Der Diskurs über Arbeit brodelt. Philosophin Lisa Herzog zählt die Arbeit „zur menschlichen Natur gehörend“, denn die Menschen wollen etwas schaffen und sich als soziale Wesen in einem gemeinsamen Prozess einbringen. Experten und Expertinnen stellen fest, dass wir nach wie vor in einer „Arbeitsgesellschaft“ leben, in der alle Arbeit kapitalistischer Logik unterworfen ist: So wird zwar jegliche Betätigung zur Arbeit erklärt, aber letztendlich die Erwerbsarbeit als Maß aller Dinge in den Mittelpunkt gestellt. Notwendige menschliche Tätigkeiten in der Pflege, Bildung und Kultur werden geringer geschätzt und schlechter bezahlt. Arbeit muss also neu bewertet werden: Wie kann sie demokratischer, sozialer, nachhaltiger gestaltet und gerechter verteilt werden?
Über 50 Jahre Kulturarbeit im Kulturkreis Feldkirch, dem Verein, der das Theater am Saumarkt in Feldkirch bespielt, sind Anlass und Anstoß, Kulturarbeit in den Blick zu nehmen und im Rahmen einer Gesprächsreihe mit Fachleuten aus Theater, Literatur, Philosophie, Kulturpolitik, Politik- und Kulturwissenschaft sowie Psychologie zu thematisieren.

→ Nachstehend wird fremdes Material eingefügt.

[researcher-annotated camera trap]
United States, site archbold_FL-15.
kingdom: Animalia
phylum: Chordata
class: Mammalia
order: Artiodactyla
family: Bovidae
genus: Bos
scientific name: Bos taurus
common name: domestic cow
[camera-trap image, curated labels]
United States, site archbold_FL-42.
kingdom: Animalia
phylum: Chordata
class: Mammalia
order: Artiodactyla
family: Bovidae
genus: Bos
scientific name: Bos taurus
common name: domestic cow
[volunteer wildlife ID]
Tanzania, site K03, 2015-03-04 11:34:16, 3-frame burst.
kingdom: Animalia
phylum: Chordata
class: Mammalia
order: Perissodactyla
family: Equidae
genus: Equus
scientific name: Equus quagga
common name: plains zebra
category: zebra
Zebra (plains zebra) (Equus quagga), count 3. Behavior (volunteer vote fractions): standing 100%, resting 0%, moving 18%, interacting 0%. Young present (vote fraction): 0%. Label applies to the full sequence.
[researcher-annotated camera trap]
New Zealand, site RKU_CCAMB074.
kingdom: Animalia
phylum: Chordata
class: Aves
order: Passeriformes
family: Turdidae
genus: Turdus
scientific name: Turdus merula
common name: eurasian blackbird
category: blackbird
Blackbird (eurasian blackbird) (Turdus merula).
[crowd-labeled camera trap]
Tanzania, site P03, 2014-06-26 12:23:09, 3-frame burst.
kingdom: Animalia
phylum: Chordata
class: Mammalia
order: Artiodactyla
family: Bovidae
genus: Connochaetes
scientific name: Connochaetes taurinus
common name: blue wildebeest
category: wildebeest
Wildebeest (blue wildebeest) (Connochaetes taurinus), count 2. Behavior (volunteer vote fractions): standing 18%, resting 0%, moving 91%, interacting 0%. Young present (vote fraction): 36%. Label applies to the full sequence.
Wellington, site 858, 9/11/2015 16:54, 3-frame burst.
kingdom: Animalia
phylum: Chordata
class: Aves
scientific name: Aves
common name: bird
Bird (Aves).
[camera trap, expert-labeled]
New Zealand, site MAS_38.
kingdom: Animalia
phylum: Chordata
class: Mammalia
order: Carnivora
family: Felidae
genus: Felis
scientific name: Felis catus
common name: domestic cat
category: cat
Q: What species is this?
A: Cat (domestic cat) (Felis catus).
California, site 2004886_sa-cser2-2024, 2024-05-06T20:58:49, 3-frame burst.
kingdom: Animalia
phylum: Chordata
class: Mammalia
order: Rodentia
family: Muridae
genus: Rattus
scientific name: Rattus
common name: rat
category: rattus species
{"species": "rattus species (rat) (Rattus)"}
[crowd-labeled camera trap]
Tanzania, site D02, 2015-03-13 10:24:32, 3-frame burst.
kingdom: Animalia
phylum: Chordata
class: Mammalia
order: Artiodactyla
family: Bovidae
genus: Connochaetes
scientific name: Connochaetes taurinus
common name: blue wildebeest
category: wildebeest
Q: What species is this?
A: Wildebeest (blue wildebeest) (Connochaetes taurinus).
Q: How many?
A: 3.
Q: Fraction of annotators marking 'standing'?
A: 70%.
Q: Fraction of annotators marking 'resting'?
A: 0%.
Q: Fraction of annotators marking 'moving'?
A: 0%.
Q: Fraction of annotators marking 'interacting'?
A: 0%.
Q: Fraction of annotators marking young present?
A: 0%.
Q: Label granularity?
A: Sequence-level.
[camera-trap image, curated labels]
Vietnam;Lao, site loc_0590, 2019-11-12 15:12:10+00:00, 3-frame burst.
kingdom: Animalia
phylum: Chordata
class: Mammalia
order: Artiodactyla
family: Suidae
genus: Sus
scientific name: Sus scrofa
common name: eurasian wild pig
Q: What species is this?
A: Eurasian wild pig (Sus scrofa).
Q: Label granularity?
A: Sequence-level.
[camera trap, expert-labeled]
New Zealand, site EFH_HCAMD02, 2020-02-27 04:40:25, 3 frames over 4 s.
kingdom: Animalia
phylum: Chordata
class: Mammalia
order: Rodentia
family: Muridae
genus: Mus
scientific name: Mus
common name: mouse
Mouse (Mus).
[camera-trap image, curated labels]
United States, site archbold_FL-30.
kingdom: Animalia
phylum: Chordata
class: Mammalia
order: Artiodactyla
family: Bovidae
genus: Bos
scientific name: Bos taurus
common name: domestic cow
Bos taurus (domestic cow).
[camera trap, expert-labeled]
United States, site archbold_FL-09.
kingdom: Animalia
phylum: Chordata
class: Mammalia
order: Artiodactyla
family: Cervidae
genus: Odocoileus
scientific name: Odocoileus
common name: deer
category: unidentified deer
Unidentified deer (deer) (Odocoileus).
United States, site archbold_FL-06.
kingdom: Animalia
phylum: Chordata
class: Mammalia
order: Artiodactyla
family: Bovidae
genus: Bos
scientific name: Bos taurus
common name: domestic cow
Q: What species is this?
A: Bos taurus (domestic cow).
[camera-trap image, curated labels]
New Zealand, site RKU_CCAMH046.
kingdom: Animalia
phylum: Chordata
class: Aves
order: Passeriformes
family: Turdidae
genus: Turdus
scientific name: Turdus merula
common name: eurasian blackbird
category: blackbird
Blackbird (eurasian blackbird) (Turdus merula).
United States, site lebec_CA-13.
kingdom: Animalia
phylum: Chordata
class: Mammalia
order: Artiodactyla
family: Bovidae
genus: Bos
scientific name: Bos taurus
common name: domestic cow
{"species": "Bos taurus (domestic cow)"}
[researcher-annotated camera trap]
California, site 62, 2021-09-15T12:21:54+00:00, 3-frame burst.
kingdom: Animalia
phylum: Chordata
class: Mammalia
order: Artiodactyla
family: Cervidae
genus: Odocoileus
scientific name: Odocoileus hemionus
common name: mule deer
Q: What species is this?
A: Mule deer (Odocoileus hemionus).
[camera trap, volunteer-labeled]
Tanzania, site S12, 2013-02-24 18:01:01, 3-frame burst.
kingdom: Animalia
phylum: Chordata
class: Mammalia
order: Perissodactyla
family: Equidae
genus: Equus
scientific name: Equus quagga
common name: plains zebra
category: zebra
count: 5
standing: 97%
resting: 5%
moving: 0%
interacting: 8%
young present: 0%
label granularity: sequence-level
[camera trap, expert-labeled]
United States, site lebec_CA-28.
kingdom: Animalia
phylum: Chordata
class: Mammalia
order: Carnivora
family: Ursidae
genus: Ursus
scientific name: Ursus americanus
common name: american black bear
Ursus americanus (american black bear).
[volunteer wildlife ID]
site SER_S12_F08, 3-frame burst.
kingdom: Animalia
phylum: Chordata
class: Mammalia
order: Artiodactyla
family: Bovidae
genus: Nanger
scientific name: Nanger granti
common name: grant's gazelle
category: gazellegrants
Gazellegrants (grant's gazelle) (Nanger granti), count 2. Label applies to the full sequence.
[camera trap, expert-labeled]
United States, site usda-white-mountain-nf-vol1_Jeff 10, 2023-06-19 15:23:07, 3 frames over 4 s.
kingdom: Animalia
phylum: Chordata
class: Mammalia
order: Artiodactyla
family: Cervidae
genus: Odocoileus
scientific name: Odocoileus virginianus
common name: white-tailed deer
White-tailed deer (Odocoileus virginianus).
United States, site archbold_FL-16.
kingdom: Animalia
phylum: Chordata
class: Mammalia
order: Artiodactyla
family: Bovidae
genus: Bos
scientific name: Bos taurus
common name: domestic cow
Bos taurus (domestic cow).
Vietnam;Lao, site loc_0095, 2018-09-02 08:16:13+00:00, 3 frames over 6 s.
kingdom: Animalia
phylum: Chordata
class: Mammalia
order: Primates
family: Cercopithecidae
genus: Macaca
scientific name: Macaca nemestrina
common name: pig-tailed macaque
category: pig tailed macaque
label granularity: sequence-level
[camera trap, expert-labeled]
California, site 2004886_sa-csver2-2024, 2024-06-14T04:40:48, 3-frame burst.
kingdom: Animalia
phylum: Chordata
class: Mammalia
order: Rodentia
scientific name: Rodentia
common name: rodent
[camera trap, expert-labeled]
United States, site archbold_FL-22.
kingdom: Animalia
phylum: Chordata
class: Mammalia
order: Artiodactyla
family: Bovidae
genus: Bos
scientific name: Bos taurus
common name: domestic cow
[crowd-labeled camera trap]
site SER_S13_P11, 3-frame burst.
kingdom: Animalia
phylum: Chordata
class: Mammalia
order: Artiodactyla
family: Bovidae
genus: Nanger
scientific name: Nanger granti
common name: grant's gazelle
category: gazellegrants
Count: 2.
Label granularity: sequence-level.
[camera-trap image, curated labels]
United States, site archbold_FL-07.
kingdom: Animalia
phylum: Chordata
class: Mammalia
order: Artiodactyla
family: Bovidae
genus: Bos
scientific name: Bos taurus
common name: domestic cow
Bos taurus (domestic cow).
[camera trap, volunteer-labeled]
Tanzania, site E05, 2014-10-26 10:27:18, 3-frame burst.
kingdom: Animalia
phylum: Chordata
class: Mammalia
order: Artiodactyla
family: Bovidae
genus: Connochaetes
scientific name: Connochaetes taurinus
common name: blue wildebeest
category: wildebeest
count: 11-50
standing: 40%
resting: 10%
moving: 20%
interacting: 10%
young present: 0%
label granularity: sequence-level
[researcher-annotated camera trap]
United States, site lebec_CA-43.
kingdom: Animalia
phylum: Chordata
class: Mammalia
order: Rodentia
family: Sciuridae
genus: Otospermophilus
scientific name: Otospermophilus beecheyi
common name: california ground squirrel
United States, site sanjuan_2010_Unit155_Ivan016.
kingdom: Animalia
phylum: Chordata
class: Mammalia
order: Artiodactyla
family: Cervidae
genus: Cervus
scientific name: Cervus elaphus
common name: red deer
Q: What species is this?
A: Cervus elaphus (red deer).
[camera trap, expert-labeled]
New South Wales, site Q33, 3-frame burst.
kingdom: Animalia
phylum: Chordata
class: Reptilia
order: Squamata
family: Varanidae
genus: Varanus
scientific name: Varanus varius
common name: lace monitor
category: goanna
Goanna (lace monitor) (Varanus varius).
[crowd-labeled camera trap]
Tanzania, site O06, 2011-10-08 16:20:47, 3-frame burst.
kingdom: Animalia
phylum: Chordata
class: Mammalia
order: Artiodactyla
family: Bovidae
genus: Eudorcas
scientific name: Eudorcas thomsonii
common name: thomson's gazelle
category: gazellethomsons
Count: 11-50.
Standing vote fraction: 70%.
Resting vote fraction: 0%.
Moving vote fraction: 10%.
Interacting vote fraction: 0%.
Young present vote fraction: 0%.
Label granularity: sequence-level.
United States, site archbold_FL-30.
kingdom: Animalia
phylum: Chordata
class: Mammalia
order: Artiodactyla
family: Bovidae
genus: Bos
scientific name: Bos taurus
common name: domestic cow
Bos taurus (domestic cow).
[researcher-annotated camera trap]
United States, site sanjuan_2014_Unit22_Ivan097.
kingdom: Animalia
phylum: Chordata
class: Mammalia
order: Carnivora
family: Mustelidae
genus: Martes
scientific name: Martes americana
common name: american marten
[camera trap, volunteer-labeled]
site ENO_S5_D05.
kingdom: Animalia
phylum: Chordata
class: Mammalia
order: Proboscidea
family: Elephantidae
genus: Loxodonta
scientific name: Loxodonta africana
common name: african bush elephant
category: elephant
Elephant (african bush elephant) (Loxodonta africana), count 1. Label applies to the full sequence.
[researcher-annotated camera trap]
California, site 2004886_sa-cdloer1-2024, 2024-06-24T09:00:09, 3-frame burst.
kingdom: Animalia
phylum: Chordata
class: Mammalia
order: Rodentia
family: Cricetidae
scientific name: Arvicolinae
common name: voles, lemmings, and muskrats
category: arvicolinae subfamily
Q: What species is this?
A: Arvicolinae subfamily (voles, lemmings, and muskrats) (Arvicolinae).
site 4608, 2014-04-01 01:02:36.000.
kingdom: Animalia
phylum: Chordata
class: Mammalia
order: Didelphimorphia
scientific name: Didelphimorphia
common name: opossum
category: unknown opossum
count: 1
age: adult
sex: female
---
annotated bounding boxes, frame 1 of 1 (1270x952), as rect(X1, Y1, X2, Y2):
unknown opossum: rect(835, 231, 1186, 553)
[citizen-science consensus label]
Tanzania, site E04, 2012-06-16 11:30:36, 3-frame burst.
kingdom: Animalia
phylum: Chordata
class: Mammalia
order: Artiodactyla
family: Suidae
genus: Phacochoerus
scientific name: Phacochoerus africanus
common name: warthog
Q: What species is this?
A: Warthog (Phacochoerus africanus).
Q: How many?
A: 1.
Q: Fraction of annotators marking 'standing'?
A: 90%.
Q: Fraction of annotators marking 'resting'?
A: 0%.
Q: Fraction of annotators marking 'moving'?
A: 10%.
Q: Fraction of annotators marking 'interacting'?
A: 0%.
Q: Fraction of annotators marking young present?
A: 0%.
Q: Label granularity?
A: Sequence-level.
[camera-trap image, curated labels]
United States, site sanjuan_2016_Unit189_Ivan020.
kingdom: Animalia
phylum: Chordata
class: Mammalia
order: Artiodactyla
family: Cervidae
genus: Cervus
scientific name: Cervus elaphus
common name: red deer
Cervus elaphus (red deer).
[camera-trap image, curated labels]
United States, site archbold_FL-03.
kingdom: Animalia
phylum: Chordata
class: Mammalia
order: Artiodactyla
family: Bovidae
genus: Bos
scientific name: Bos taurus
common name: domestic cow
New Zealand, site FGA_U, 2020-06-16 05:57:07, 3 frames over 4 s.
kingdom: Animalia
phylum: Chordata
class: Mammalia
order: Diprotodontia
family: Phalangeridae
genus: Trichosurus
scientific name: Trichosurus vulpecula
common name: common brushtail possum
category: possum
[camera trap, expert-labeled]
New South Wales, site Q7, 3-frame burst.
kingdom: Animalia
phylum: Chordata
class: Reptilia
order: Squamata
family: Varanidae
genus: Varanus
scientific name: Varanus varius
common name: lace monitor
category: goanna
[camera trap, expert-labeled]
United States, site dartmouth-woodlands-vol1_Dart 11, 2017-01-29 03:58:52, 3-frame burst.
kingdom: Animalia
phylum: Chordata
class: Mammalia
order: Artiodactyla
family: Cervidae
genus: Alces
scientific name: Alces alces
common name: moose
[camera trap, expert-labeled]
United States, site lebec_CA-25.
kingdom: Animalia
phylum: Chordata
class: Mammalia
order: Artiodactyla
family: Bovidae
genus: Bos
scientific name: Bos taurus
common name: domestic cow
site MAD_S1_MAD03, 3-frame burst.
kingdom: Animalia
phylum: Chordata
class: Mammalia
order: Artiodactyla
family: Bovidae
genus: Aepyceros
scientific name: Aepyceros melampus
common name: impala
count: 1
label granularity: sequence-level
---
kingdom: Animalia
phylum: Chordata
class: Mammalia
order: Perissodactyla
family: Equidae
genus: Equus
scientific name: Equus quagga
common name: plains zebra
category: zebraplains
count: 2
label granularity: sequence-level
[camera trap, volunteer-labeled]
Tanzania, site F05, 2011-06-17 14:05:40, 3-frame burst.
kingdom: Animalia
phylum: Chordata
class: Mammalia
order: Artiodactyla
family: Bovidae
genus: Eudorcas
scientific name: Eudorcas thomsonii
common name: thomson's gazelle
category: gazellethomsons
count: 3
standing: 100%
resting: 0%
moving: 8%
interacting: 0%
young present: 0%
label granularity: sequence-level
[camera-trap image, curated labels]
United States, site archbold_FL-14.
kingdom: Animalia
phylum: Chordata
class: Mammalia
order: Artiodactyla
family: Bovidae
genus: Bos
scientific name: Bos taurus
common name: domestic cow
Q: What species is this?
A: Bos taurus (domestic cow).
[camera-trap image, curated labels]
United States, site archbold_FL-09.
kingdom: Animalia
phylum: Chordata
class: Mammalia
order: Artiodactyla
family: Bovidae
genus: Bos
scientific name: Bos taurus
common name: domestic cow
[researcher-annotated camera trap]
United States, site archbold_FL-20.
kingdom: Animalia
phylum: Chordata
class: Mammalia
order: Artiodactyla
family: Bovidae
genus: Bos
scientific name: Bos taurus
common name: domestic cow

Unter Kulturarbeit lässt sich Organisation, Vermittlung und Produktion von Kunst und Kultur subsumieren. Form, Inhalt und Mission dieser Arbeit sind zwar gekennzeichnet durch eine kaum fassbare Diversität – große Kultureinrichtungen sind von anderen Arbeitsverhältnissen geprägt als kleine Kulturinitiativen oder freischaffende Kulturtätige –, trotzdem gilt der Versuch dieses nun in Buchform vorliegenden Projektes der Diskussion verbindender Aspekte und gemeinsamer Faktoren. So sprechen also Tobias Fend, Stefanie Gerold, Lisa Herzog, Michael Hirsch, Sabine Kock, Konrad Paul Liessmann, Andreas Oberprantacher, Barbara Prainsack, Pamela Rath und Michael Wimmer am Beispiel Kulturarbeit als Modell für eine zutiefst sinnstiftende menschliche Beschäftigung über „gute“ Arbeit und was diese kennzeichnet. Sie äußern sich in den Gesprächen über aktuelle Aspekte von Arbeit, Demokratisierung und gerechte Verteilung, Arbeitszeitverkürzung, Arbeit in der Klimakrise, Arbeit und Künstliche Intelligenz, Arbeitsbedingungen, Arbeit ohne Erwerbseinkommen und geben Ausblicke auf eine zukünftige (Arbeits-)Welt beziehungsweise formulieren Forderungen für eine mögliche positive Entwicklung.
So macht etwa Kulturwissenschaftler Michael Wimmer darauf aufmerksam, dass sich unsere Gesellschaft nach wie vor an der Organisation der Lohnarbeit orientiert: „Ich habe den Eindruck, da tobt gerade ein heftiger Kampf um Arbeit und deren Ausgestaltung.“ Um das „Primat“ der Erwerbsarbeit zu problematisieren, unternimmt die Politikwissenschafterin Barbara Prainsack den Versuch, einen alternativen Arbeitsbegriff zu definieren: „[Arbeit ist] alles, womit man einen Beitrag für die Gemeinschaft leistet. Das ist deshalb wichtig, weil man mit diesem Arbeitsbegriff die Tätigkeit von älteren Menschen, von Jugendlichen, von Leuten, die nicht in der Erwerbsarbeit stecken, auch sichtbar machen kann […].“ Eine Erklärung, die der Hegemonie der zeitgenössischen „Arbeitsgesellschaft“ eine alternative Erzählung entgegenhalten will.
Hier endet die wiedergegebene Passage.